• _SEITE_
____
Protocol of the Session on May 24, 2007

Auch sind hier angesprochene Themen keine speziellen rheinland-pfälzischen Themen, sondern Jugendmedienschutz ist ebenso ein Bundesthema wie eine Aufgabe der Bundesländer.

Alle aktuellen Studien sagen dem Onlinemarkt für digitale Medien ein extrem schnelles Wachstum voraus. Der Markt wird um das Vierfache in den nächsten vier Jahren wachsen. Gleichzeitig sind bekanntlich auch in der neuen EU-Richtlinie die Grundpfeiler des europäischen audiovisuellen Sektors gestärkt worden.

Kulturelle Vielfalt, Jugendschutz, Verbraucherschutz, Medienpluralismus und Bekämpfung von Rassenhass und religiösem Hass sind unverzichtbare Grundwerte unserer demokratischen Gesellschaft, die es auch in Zukunft zu sichern gilt. Mit den neuen Rahmenbedin

gungen wurden äußere Grenzen gesetzt und zugleich innen Raum für viel Freiheit, Kreativität und Neues geschaffen.

Diese hohe Flexibilität und Vielfalt bei medienrechtlichen Regelungen bedingen ein Zusammenwirken von Staat und Medienwirtschaft. Dieses muss von der Absicht getragen sein, das prinzipielle Vertrauen in Kompetenzen von Anbietern mit angemessenen Formen von Ko- und Selbstregulierung zu verbinden, und zwar mit dem Ziel, die Kreativität der Nutzer zu fördern, die Einhaltung der Grundwerte zu sichern und die Wettbewerbsfähigkeit der Unternehmen zu stärken.
____
• _BEREITGESTELLTES MATERIAL_
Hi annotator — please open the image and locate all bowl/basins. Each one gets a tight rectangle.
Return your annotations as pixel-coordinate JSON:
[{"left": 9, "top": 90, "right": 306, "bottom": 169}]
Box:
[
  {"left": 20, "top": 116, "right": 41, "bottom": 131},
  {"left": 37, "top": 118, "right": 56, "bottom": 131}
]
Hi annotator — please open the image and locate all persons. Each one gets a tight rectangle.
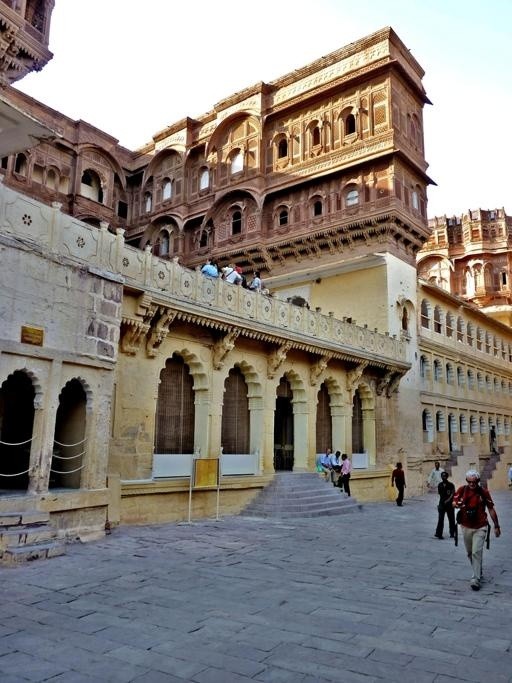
____
• _AUFGABEN_
• A. Schreiben Sie aus dem Protokoll zum Jugendmedienschutz den Abschnitt zwischen „Protocol of the“ und „Sektors gestärkt worden.“ ab, beide Stellen eingeschlossen.
• B. Führen Sie das Protokoll zum Jugendmedienschutz im Anschluss an seinen letzten Satz weiter.

• _LÖSUNGEN_
• A.
Protocol of the Session on May 24, 2007

Auch sind hier angesprochene Themen keine speziellen rheinland-pfälzischen Themen, sondern Jugendmedienschutz ist ebenso ein Bundesthema wie eine Aufgabe der Bundesländer.

Alle aktuellen Studien sagen dem Onlinemarkt für digitale Medien ein extrem schnelles Wachstum voraus. Der Markt wird um das Vierfache in den nächsten vier Jahren wachsen. Gleichzeitig sind bekanntlich auch in der neuen EU-Richtlinie die Grundpfeiler des europäischen audiovisuellen Sektors gestärkt worden.

• B.
In diesem Zusammenhang spielt der Jugendschutz eine wichtige Rolle. In Deutschland wurde ein System des Jugendschutzes entwickelt, bei dem in erster Linie Selbstkontrolleinrichtungen der Unternehmen zum Tragen kommen. Bei allen Bemühungen, den Jugendschutz zu sichern, können wir nicht die Augen davor verschließen, dass die ungeheure Vermehrung der Angebote und die Vervielfachung der Übertragungswege auch Entwicklungen den Weg erleichtern, die unsere Gesellschaft schädigen können.

Wir setzen grundsätzlich auf Freiheit, die sich durch ein ausgeprägtes Verantwortungsbewusstsein tragen lässt. Vor allem reicht es nicht nur, die Eltern zur Wahrnehmung ihrer Erziehungsaufgaben aufzurufen. Immer häufiger sind Eltern damit überfordert. Wir müssen praktische Wege anbieten, die ihnen dabei helfen. Medienkompetenz ist bei Kindern und Eltern sicher eine Schlüsselqualifikation. Aber auch dies ist für einen tragfähigen Jugendschutz nicht allein ausreichend. Es darf kein Zweifel daran bestehen, dass in erster Linie die Anbieter von Medienprodukten selbst dafür verantwortlich sind, dass diese Anforderungen erfüllt und keine Gesetze verletzt werden. Wenn wir trotz allem feststellen, dass unsere derzeitigen Regelungen nicht ausreichen, um unsere Kinder und Jugendlichen vor schädlichen medialen Einwirkungen zu schützen, dann dürfen wir nicht zögern, nach besseren Schutzmöglichkeiten zu suchen.

Ich glaube, dass es klug ist, wenn die Unternehmen nicht erst abwarten, was der Staat unternimmt. Problematische Inhalte und Risiken sind nur eine Seite des Ganzen.

Mindestens ebenso wichtig sind die Chancen. Immer mehr Kinder und Jugendliche nutzen das Internet. Wir wollen, dass sie es sinnvoll nutzen. Mit „Ein Netz für Kinder“ wird jetzt versucht, einen für Kinder geeigneten Surfraum im Internet mit für sie interessanten, fesselnden und lehrreichen Angeboten zu schaffen. Staat und Wissenschaft sind gemeinsam gefordert, dieses Netzangebot weiterzuentwickeln.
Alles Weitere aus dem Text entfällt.